In disposing of this motion it becomes incumbent upon us to examine again In re Allen, supra, as it relates to procedures to be followed after a notice of appeal has been filed in the Patent Office. As is generally known, Allen stands for the proposition that once the notice has been filed jurisdiction of the cause is transferred to the court and there is nothing left for the Commissioner to do other than to certify the record and transmit it to the court. However, In re Grier, 342 F.2d 120, 52 CCPA 1081 (1965), as applicable to ex parte appeals, decided that even though a notice of appeal had been filed, the Board of Appeals could exercise a purely ministerial function in its administrative capacity by correcting an error of omission.

In addition to the practice in this court, consideration must also be given to the procedures followed throughout the federal courts where mistakes or newly discovered evidence are involved. The Federal Rules of Civil Procedure have been given liberal interpretation to the end that where there is a proper case for relief leave "shall be freely given when justice so requires". Foman v. Davis, 371 U.S. 178, 83 S.Ct. 227, 9 L.Ed. 2d 222 (1962).

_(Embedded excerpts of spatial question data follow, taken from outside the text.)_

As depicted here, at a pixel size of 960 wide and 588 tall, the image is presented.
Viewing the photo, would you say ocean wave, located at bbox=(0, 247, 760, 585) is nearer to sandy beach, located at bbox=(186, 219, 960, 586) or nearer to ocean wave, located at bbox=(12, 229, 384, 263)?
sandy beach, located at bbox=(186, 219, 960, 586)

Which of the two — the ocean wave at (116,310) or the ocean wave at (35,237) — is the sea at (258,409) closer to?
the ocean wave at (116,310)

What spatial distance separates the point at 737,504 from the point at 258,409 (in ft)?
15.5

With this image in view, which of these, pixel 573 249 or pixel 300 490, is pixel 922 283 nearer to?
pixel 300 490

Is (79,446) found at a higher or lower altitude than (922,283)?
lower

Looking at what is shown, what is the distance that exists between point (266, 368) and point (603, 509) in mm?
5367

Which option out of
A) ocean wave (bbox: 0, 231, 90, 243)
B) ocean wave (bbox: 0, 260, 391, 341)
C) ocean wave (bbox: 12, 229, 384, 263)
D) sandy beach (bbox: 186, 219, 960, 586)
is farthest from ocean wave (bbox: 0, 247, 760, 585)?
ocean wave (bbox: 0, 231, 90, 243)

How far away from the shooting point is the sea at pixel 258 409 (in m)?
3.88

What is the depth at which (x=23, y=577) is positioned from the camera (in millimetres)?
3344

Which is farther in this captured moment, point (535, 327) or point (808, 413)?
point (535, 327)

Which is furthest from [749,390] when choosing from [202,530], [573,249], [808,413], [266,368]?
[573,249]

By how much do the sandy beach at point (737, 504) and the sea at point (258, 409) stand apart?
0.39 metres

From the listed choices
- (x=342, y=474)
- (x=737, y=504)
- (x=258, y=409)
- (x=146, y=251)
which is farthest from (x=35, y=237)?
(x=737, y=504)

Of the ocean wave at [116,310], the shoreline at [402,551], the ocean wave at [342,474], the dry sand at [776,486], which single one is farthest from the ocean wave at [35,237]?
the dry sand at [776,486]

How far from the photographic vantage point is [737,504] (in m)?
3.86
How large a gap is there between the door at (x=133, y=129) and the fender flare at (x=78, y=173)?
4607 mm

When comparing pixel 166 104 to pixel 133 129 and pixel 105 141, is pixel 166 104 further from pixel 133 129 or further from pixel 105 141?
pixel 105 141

Recognizing that jurisdiction in the strictest judicial sense does attach to this court when the notice of appeal is filed, we nevertheless feel it important to set forth certain guidelines which we hope will be of some help to litigants in the Patent Office and this court. We reaffirm the position taken by this court in Grier that the Patent Office Boards can exercise a purely ministerial function in their administrative capacity. It is also clear from the court's own rules that the Commissioner of Patents can dismiss an appeal without any action being taken by the court. Rule 25(1) provides that where a notice of appeal is filed in the Patent Office and no further action is taken to prosecute the appeal in this court, the Commissioner upon such facts being brought to his attention by motion of the appellee in inter partes cases, and upon his own motion in ex parte appeals, may take such further action as may be necessary to dispose of the case as though no notice of appeal had ever been given. We further recognize that Rule 73 of the Rules of Civil Procedure could be applicable to proceedings in this court and is completely consistent with our own rules. This Rule provides specifically that where an appeal has not been docketed the parties with the approval of the lower court may dismiss the appeal by stipulation filed in that court or the court itself may dismiss the appeal upon motion and notice by the appellant. To the extent that the Allen decision is inconsistent with the above, it is hereby expressly overruled.

Having carefully considered the motion before us we hereby remand this appeal to the Board of Patent Interferences for that board to consider the motion pending before it, which it refused to consider because we had jurisdiction of the case, and to take whatever further action it may deem advisable.


WORLEY, Chief Judge, did not participate.